Can you please tell us what version of MapD core you are running right now? How many GPUs do you have on your system?

Thanks.


#6

Hi,
yesterday i have just updated my MapD core to v3.2.4 and the latter version i used is v3.2.2
my machine have 4 p40 installed.
best regards


#7

Hello,

We try very hard to keep all the query execution sub second. To achieve that performance we try to keep certain parts of queries restricted until we implement a better algorithm that ensures the performance of the entire query will be sub second.

I am sorry to say that in the latest version of MapD we have kept the limit of sorting distinct elements to 100000. We are working to implement a better sorting algorithm and extending the watchdog limit to a much higher point.
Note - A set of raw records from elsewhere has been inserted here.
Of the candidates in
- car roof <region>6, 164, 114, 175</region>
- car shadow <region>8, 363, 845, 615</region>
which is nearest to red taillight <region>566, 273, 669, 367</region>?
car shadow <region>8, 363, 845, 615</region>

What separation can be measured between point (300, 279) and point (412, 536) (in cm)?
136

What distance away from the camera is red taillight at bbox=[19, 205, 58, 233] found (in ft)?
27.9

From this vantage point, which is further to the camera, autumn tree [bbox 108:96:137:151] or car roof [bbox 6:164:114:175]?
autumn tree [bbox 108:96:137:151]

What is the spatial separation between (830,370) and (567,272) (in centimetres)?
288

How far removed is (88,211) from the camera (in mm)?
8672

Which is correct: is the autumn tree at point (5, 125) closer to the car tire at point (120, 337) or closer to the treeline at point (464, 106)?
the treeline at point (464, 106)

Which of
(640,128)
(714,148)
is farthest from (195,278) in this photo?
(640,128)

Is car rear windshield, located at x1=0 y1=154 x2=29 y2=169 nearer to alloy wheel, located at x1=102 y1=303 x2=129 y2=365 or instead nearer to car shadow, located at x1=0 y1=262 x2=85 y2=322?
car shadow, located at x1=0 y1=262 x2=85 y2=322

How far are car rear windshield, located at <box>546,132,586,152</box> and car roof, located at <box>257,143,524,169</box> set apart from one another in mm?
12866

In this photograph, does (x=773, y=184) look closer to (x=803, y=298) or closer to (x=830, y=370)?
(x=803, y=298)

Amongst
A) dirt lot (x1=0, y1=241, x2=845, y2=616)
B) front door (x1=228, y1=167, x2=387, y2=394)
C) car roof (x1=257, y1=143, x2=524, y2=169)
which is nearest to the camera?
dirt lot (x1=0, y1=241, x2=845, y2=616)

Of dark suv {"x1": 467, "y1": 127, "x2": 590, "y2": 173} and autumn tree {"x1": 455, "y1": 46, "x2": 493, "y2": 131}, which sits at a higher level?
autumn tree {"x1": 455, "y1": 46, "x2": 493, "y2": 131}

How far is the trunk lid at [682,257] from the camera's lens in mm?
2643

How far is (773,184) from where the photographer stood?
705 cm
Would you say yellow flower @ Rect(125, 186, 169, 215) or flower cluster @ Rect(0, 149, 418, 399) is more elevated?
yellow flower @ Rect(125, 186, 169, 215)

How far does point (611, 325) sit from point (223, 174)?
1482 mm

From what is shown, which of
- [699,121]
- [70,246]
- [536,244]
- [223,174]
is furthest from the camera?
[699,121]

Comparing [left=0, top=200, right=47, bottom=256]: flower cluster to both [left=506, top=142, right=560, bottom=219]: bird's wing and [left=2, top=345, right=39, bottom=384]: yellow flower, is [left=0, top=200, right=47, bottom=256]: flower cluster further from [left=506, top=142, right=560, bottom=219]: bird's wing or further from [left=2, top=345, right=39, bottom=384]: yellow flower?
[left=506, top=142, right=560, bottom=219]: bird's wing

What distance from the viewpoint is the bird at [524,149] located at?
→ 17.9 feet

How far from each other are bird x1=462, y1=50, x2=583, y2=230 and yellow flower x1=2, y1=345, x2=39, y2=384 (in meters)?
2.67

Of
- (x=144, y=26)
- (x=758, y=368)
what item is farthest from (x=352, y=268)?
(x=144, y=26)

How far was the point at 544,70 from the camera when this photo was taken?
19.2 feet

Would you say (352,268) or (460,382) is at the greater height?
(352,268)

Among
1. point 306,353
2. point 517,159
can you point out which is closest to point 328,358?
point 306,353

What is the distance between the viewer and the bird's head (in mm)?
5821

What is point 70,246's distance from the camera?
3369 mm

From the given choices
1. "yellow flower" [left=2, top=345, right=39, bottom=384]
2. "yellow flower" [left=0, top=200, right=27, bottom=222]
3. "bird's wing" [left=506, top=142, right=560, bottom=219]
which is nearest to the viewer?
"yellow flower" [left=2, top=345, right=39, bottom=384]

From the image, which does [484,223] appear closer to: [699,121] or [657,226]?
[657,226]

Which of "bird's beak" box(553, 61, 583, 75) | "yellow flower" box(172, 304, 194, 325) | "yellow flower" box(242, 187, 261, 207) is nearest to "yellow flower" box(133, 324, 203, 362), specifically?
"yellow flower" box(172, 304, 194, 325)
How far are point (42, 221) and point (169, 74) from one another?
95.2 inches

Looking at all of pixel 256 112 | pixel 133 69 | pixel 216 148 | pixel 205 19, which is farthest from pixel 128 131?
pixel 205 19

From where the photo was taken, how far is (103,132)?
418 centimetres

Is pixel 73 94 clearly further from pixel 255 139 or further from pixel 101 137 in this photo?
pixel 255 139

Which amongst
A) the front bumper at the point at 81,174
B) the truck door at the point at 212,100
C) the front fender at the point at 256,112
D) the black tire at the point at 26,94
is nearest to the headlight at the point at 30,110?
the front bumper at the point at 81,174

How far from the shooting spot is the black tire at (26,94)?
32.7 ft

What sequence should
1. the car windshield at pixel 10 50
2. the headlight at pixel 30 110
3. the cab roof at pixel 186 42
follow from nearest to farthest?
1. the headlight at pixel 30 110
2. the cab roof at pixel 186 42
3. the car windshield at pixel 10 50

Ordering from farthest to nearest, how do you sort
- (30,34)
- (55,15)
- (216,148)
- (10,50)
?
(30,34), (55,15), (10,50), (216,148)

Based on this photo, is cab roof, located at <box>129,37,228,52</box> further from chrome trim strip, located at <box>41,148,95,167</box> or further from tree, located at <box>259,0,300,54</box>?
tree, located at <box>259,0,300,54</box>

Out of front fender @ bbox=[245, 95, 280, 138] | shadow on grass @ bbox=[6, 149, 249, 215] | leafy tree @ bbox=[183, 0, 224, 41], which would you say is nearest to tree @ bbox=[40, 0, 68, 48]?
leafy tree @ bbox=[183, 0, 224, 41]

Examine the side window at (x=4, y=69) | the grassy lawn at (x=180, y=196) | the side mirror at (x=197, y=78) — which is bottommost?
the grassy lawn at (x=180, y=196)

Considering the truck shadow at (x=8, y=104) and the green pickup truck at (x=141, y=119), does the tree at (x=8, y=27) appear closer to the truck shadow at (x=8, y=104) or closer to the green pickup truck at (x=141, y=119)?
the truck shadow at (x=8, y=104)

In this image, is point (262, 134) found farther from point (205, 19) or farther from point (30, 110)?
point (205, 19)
We believe in implementing the best execution strategy and keep ourselves in check with self imposed limits like static watchdogs.

Thank you for using MapD and thank you for your post.
Vraj


#8

My taxi dataset of 465m is well below 100000 distinct values on total fee, but ctas operation tries to allocate whopping quantities of memory; I think the problem isn’t the sort op


#9

Hi,

after have a trial on MapD core database, i think this work is really great especially in data query. And I am wondering the reason why Mapd still does not suppot DELETE or UPDATE.

Best Regards


#10

Hello,

We are currently working on DELETE and UPDATE operations.

We hope to get it out soon.

Simple reason for not supporting delete: you have to handle dirty caches.

We want to deliver DELETE and UPDATES without compromising the speed much.

Thank you for your kind words.
Vraj